I think the attack from Nvidia and partners (Core Scientific, Squire) is sophisticated, the largest corporate attack on a coin ever.
The Ethereum Foundation needs support in that they managed to at least put order to the process by bringing in independent auditors for both software and hardware.
Too bad noone can audit the contracts of the company of the EIP 1057 author…

The EIP-1057 author is already trying to discredit the hardware auditor (“I do have some concerns that someone who has not built crossbars for GPUs will be doing a hardware audit on the ability to build a crossbar in an ASIC - but given the lack of choice due to CoI this seems fitting.”), but hey, she is a hard worker.

Looking forward to the audits! Hope Least Authority and Bob Rao crush some of that dark corporate stuff.

I hope I am wrong but based on Bob Rao’s credentials, I’m not expecting a lot from the audit. He is a silicon manufacturing and process engineer. Mr Bob Rao doesn’t seem have any GPU’s, SIMD or crypto ASIC design experience. Without some deep expertise in this areas, the results of the audit would be suspect.

To support my observations, I point to the following information from some web searches:

The only patent I could find in Mr. Rao’s name is DIE WITH INTEGRATED MICROPHONE DEVICE USING THROUGH-SILICON VIAS from 2014 which is unrelated to GPU’s, SIMD processing cores or crypto ASIC design.

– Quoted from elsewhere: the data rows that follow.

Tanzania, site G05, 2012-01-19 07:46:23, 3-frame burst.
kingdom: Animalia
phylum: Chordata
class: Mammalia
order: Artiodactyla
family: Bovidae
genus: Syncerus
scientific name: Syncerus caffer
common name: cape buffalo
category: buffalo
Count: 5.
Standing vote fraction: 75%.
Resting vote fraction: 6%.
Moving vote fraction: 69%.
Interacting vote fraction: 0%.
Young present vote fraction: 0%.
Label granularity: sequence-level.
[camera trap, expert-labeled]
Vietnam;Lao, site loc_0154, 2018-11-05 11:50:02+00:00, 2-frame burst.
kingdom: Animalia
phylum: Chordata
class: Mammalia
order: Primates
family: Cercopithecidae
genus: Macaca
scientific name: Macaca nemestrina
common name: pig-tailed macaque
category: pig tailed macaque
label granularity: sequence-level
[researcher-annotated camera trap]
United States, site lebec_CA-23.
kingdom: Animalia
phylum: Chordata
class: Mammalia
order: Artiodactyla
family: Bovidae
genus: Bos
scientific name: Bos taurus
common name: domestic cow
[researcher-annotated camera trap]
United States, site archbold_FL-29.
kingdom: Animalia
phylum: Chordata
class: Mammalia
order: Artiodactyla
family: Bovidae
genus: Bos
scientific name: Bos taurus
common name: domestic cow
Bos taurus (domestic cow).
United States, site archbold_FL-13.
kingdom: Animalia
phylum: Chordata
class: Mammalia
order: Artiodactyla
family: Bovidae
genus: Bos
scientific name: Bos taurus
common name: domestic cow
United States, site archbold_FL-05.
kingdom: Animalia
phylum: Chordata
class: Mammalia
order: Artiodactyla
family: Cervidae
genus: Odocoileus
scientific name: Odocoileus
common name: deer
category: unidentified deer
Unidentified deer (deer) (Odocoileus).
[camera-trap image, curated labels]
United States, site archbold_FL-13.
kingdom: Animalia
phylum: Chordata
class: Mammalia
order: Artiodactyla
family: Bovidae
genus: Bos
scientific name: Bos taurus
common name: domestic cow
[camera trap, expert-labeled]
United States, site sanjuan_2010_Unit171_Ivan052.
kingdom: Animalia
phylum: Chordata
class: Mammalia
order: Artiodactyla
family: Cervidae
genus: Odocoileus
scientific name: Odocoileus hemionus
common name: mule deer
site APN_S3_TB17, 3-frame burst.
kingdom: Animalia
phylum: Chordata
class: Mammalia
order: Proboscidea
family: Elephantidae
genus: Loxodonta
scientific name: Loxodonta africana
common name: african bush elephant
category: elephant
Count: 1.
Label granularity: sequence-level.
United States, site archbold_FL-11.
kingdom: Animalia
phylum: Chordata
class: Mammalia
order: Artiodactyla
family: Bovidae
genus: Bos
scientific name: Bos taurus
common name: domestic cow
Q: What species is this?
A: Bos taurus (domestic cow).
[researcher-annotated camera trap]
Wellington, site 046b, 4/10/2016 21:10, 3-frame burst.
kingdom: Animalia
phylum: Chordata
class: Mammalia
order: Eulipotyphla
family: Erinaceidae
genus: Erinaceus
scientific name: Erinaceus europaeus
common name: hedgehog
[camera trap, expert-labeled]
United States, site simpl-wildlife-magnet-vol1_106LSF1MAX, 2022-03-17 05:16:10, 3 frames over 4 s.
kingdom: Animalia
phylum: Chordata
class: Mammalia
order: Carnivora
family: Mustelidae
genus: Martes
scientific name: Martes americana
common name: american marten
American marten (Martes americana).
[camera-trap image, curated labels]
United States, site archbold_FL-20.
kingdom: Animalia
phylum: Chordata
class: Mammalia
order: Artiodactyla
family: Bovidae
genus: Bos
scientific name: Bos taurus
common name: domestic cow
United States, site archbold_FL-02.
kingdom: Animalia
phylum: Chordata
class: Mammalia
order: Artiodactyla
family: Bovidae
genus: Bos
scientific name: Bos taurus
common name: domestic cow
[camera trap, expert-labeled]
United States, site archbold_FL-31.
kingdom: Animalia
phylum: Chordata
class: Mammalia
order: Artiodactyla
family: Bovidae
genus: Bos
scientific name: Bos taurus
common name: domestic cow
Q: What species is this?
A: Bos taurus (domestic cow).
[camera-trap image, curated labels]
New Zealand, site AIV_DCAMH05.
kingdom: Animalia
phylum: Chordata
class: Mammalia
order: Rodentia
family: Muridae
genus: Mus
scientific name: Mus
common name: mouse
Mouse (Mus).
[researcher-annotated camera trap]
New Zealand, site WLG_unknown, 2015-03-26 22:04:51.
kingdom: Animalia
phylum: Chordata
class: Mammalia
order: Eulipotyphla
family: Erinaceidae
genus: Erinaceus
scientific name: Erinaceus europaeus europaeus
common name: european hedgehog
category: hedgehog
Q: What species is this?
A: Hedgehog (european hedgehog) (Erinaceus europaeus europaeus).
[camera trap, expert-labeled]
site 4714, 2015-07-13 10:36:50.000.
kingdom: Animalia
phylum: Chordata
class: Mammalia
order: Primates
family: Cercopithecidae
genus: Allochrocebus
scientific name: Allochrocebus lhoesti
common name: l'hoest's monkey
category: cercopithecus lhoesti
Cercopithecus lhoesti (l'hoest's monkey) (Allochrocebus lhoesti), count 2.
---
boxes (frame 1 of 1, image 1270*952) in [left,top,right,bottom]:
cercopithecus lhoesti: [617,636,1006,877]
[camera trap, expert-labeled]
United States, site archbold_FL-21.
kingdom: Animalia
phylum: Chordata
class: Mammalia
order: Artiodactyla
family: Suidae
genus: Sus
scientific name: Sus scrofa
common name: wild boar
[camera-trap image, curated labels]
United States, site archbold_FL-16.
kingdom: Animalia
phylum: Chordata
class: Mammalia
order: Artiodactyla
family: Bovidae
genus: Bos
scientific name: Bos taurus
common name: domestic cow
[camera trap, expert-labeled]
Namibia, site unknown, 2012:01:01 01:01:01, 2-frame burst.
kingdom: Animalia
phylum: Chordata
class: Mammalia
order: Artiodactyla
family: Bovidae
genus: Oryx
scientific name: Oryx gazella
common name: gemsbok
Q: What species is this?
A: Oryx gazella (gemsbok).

Here’s his bio from an article in EE Times from year 2002.
He has progressed to become an Intel Fellow and the director of an analytical and microsystems technologies at Intel’s technology and manufacturing group. He is responsible for directing the development of advanced analytical tools and methods for microprocessor performance characterization, silicon debug and yield enhancement. Rao also directs Intel’s microsystems and MEMS research and development activities.

I don’t see how the results would be suspect, but it may be underwhelming. Based on his experience, I am sure Bob is smart enough to work through things from a first principles perspective and see if anything smells fishy. Sure, he might miss some nuanced thing that only those with deep expertise might know, but all things considered the audit should be quality enough to tell us if anything is obviously wrong about the implementation that conflicts with design goals, which is the point.

I am sure if the audit comes out clean, we will hear all sorts of grief about this, but I would take the results seriously instead of disparaging his credentials. I think it was very difficult finding an experienced person without any sort of CoI in this matter, so this may indeed be the best we get.